-- Data for this task --

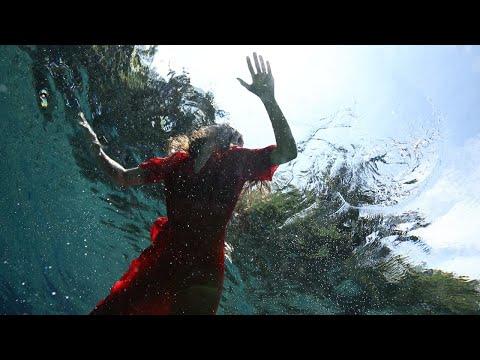 Loli Molina - Si Algo Se Pierde En Ese Movimiento (Video Oficial)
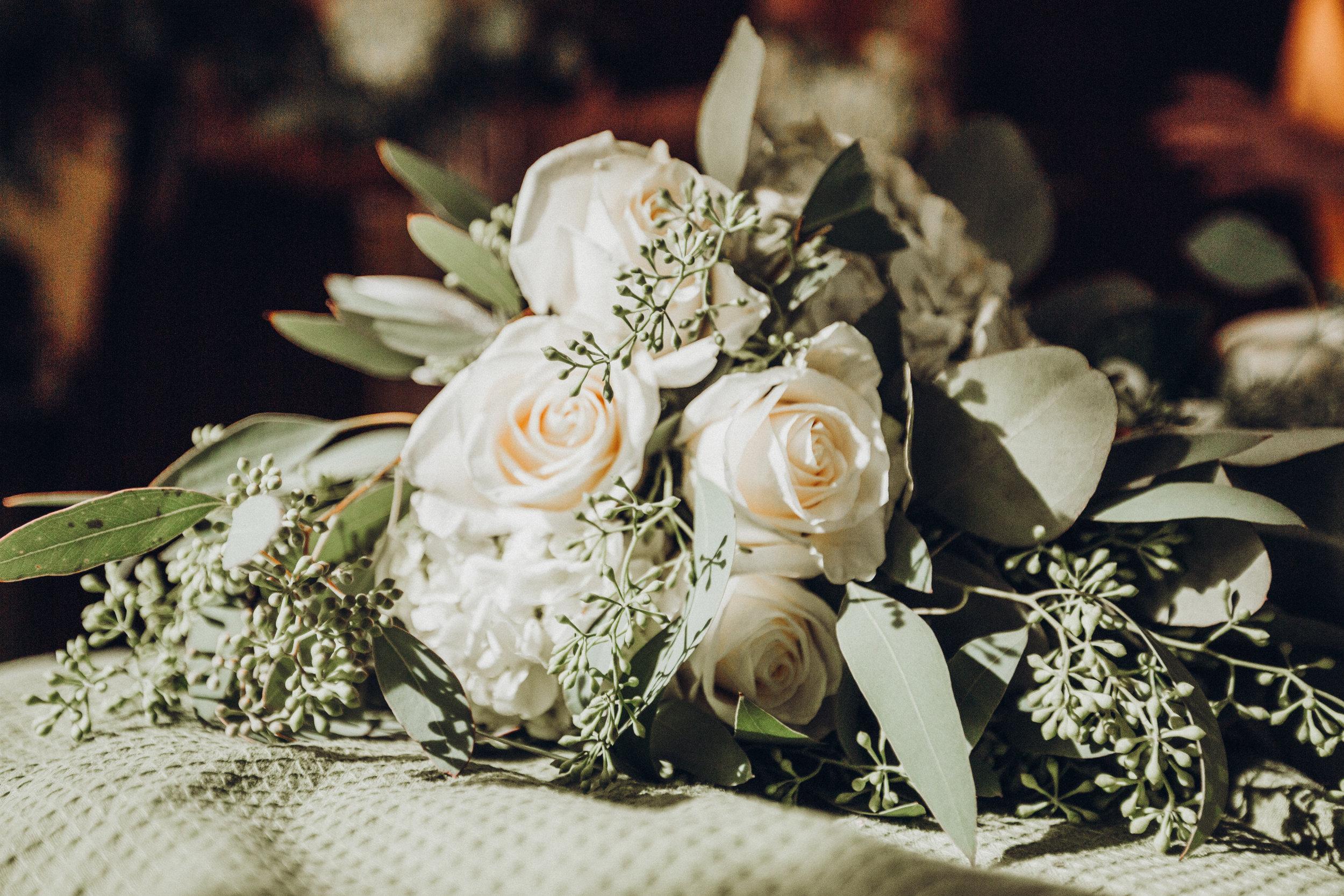 1.Bride'sMorning-RomanticBackyardFarmWedding-Lauren+Daniel166.jpg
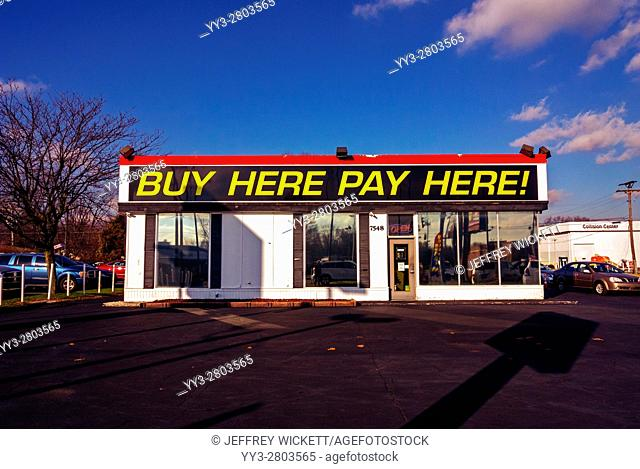 Used car dealer store front in Indianapolis, Indiana, USA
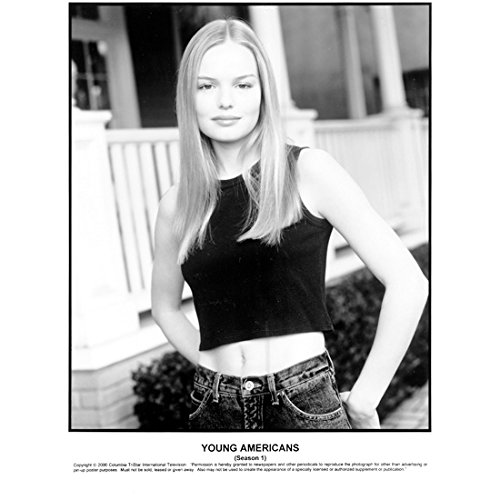 Young Americans (TV Series 2000) 8 inch by 10 inch PHOTOGRAPH B&W Pic from Hips Up Kate Bosworth Wearing Crop Top kn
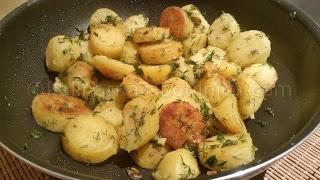 Картофи соте с копър и чесън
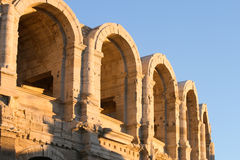 Arles Roman Amphitheatre al tramonto Fotografia Stock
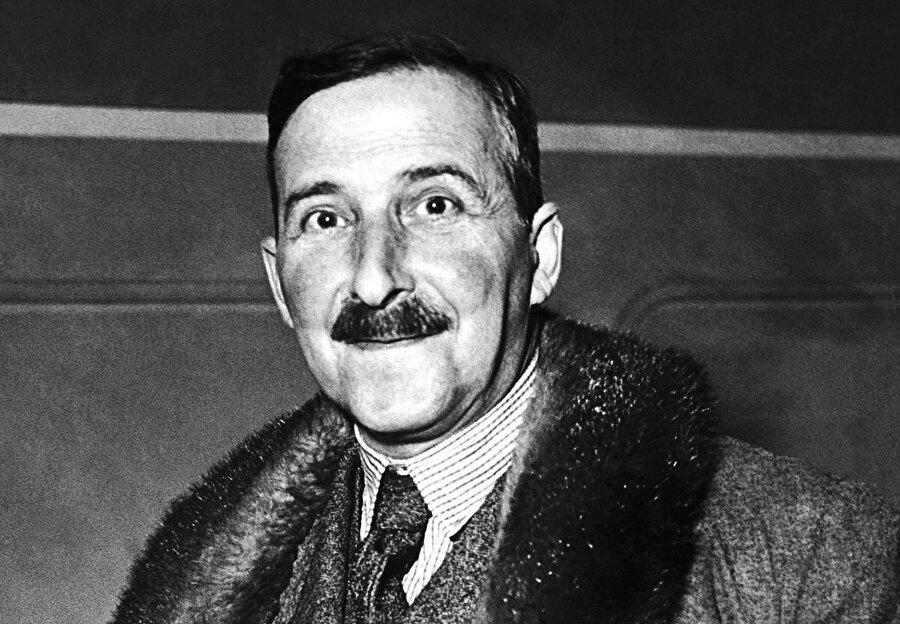 """En çok nam salmış eseri """"Satranç""""                                                                           Biyografi yazarlığının yanı sıra oyun yazarlığıyla da anılan Zweig, dram ve trajedi türünde de birçok tiyatro oyun kaleme almıştır. Zweig'in kuşkusuz en çok nam salmış eseri """"Satranç"""" adlı kitabıdır. Edebiyat otoriteleri tarafından kimi zaman uzun öykü kimi zaman da roman şeklinde kategorize edilen """"Satranç""""ı Zweig, Brezilya'da kaldığı sıralarda yazmıştır. Kitapta bir satranç şampiyonunun yaşadıkları anlatılır."""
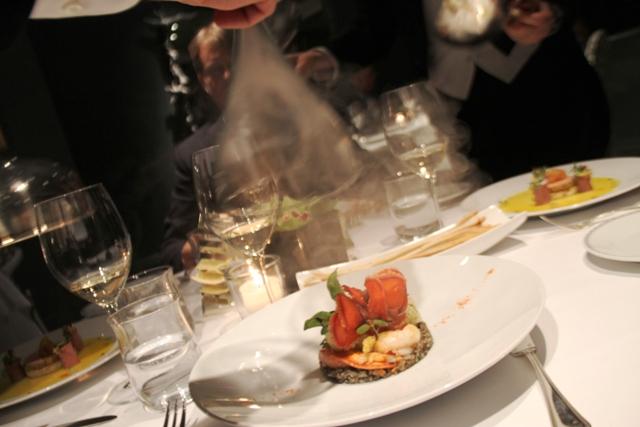 astice affumicato con riso selvaggio calamari e salsa mediterranea
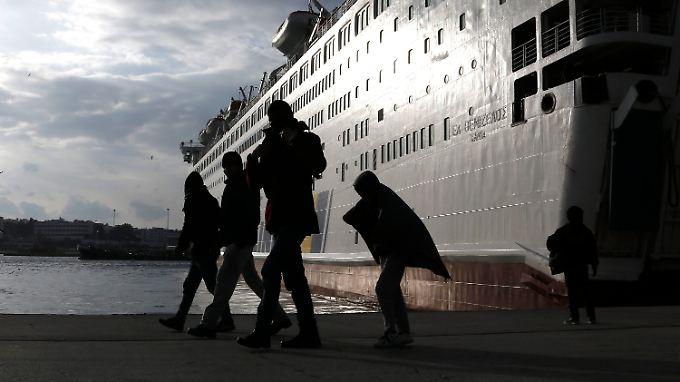 An den Häfen in Griechenland kommen täglich Hunderte Flüchtlinge an.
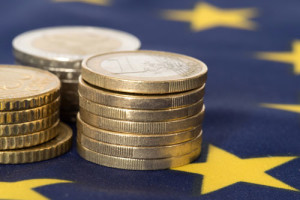 Auf einer EU-Flagge liegt Euromünzgeld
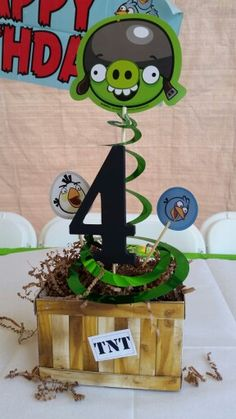 Nate's 4th angry birds centerpiece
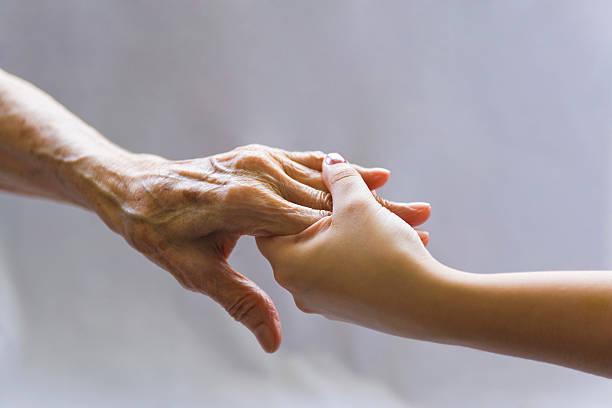 aiutando a mano - mano donna dita unite foto e immagini stock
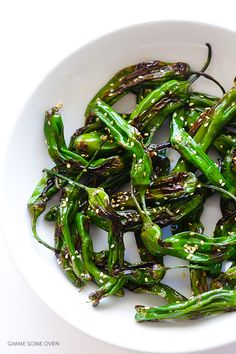Easy Sesame Shishito Peppers Recipe | gimmesomeoven.com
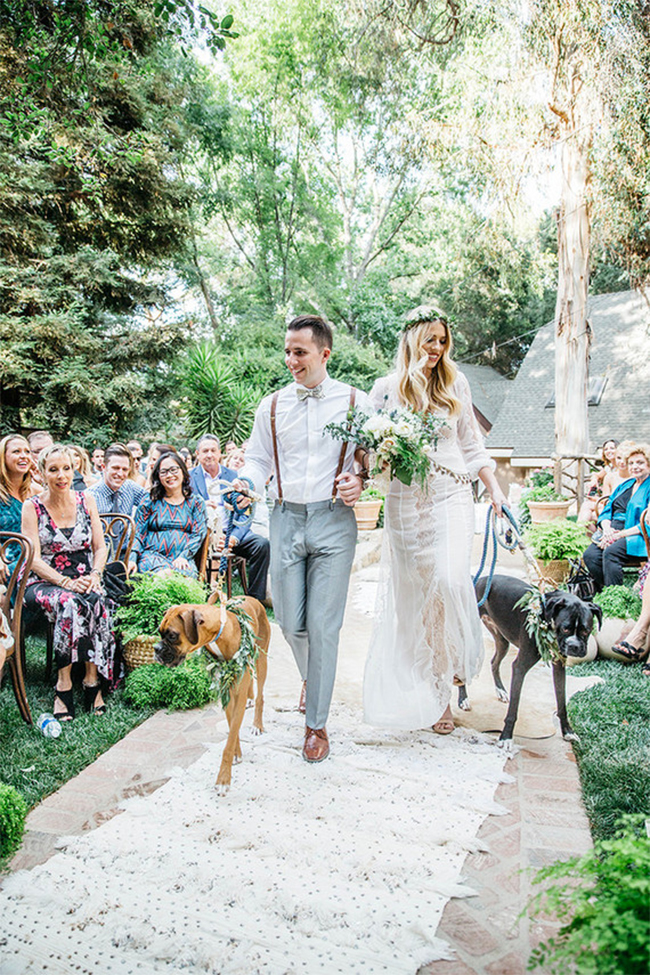 Walk your dogs down the aisle!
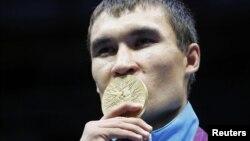 Лондон олимпиадасында боксшы Серік Сәпиев 69 килограмм салмақ дәрежесінде чемпион атанды. 12 тамыз 2012 жыл.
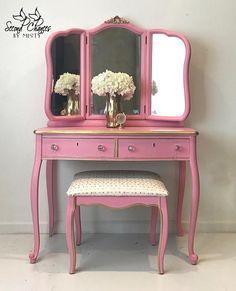 RESERVED FOR JENNIFER Vintage Vanity pink & gold 1918 with
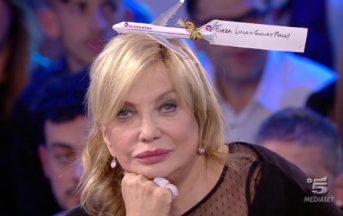 """Simona Izzo contro Cecilia Rodriguez: """"Che sai fare, cosa vai a fare in una serata in discoteca?"""""""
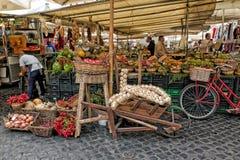 Parada de la fruta y verdura, Campo de ` Fiori Imagen de archivo libre de regalías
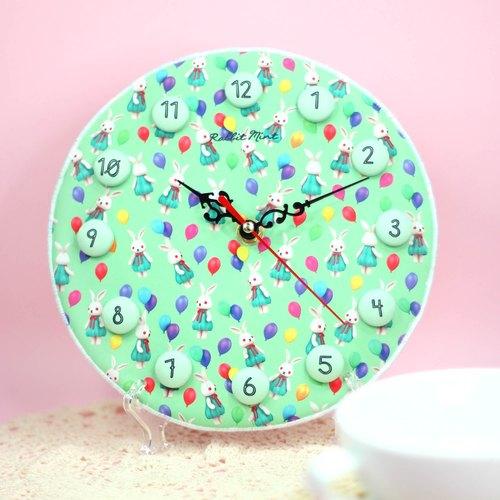 手工制作兔子钟表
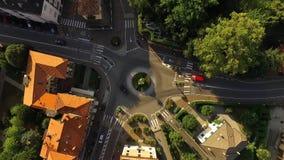 在一个小圆交叉点附近的汽车驱动 股票视频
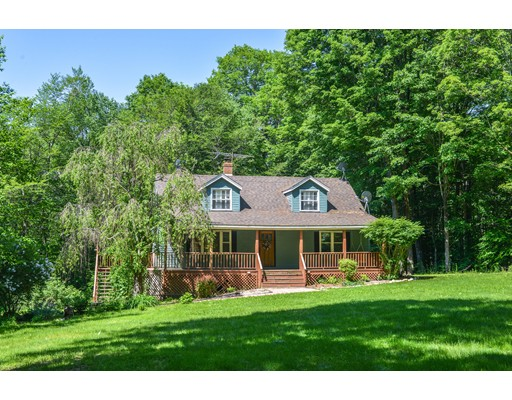 Casa Unifamiliar por un Venta en 718 Burt Hill Road Tolland, Massachusetts 01034 Estados Unidos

-- Exercise --
Word for word, print every record, and leave out any picture.

-- Solution to this exercise --
 Loli Molina - Si Algo Se Pierde En Ese Movimiento (Video Oficial)
 1.Bride'sMorning-RomanticBackyardFarmWedding-Lauren+Daniel166.jpg
 Used car dealer store front in Indianapolis, Indiana, USA
 Young Americans (TV Series 2000) 8 inch by 10 inch PHOTOGRAPH B&W Pic from Hips Up Kate Bosworth Wearing Crop Top kn
 Картофи соте с копър и чесън
 Arles Roman Amphitheatre al tramonto Fotografia Stock
 """En çok nam salmış eseri """"Satranç""""                                                                           Biyografi yazarlığının yanı sıra oyun yazarlığıyla da anılan Zweig, dram ve trajedi türünde de birçok tiyatro oyun kaleme almıştır. Zweig'in kuşkusuz en çok nam salmış eseri """"Satranç"""" adlı kitabıdır. Edebiyat otoriteleri tarafından kimi zaman uzun öykü kimi zaman da roman şeklinde kategorize edilen """"Satranç""""ı Zweig, Brezilya'da kaldığı sıralarda yazmıştır. Kitapta bir satranç şampiyonunun yaşadıkları anlatılır."""
 astice affumicato con riso selvaggio calamari e salsa mediterranea
 An den Häfen in Griechenland kommen täglich Hunderte Flüchtlinge an.
 Auf einer EU-Flagge liegt Euromünzgeld
 Nate's 4th angry birds centerpiece
 aiutando a mano - mano donna dita unite foto e immagini stock
Easy Sesame Shishito Peppers Recipe | gimmesomeoven.com
 Walk your dogs down the aisle!
 Лондон олимпиадасында боксшы Серік Сәпиев 69 килограмм салмақ дәрежесінде чемпион атанды. 12 тамыз 2012 жыл.
 RESERVED FOR JENNIFER Vintage Vanity pink & gold 1918 with
 """Simona Izzo contro Cecilia Rodriguez: """"Che sai fare, cosa vai a fare in una serata in discoteca?"""""""
 Parada de la fruta y verdura, Campo de ` Fiori Imagen de archivo libre de regalías
 手工制作兔子钟表
 在一个小圆交叉点附近的汽车驱动 股票视频
 Casa Unifamiliar por un Venta en 718 Burt Hill Road Tolland, Massachusetts 01034 Estados Unidos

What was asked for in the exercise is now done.